The Client

The Client

Watched on Amazon Prime

The commercial success story of the John Grisham adaptations are a coriosity of the 1990s and early 2000s: Like "The Firm" and "The Pelican Brief", "The Client" became a big box office hit. The concept always remains the same: the penny dreadfuls of their creator, spiced up by legal background knowledge, are equipped with a well-known cast and director and advertised in a glossy look as fat blockbuster cinema. This time (as two years later with "A Time To Kill") Joel Schumacher directed the film and Susan Sarandon as well as the newly made Academy Award winner, my favourite furrow face Tommy Lee Jones could be won for the leading roles.

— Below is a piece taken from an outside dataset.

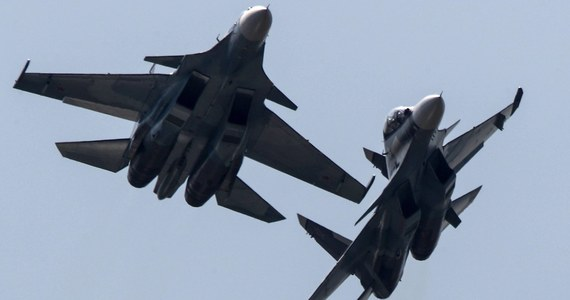 Rosyjski myśliwiec Su-30, który we wtorek rozbił się w rejonie Tweru, według wstępnych ustaleń został przypadkowo zestrzelony podczas ćwiczeń przez inną maszynę - podała agencja TASS, powołując się na źródło w służbach ratunkowych.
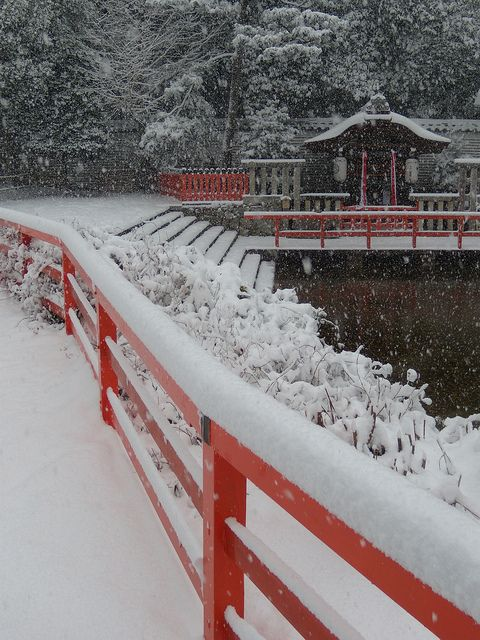 Shimogamo shrine in snow, Kyoto, Japan  eBook about the gardens of Sha-ke machi near Kamigamo Jinja here: http://www.japanesegardens.jp/gardens/secret/000011.php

White-Trash-Kid Mark (in his first film role: the very talented Brad Renfro, who later crashed and died in 2008 at the age of 25 from the consequences of his drug addiction) only wants to teach his little brother in the forest how to smoke and involuntarily becomes the last interlocutor of a life-weary mafia lawyer. He blows his brains out of his skull in front of the children, but not without letting Mark in on a secret. The place where his client, the professional killer Muldano (Anthony LaPaglia), has hidden the body of a senator. From now on, the boy is not only the target of organised crime, but also of the power- and media-hungry public prosecutor Foltrigg, who wants to get him to reveal his knowledge himself by using illegal methods and renouncing all civil rights. He is assisted by the cunning but not very reputable lawyer Reggie Love.

On paper, there is some truth to it and the film even begins quite captivatingly. But after the fast and promising start it quickly becomes clear: This is a prime example of what is often not so ideal in John Grisham films. As far as the judicial background is concerned, the lawyer, who has studied and practiced as such for a long time, naturally knows his business. Everything else is on the level of thriller daily soap. Admittedly, more of a high-quality daily soap, but with the (perhaps) targeted level and the (definitely!) available means, the result is extremely sobering.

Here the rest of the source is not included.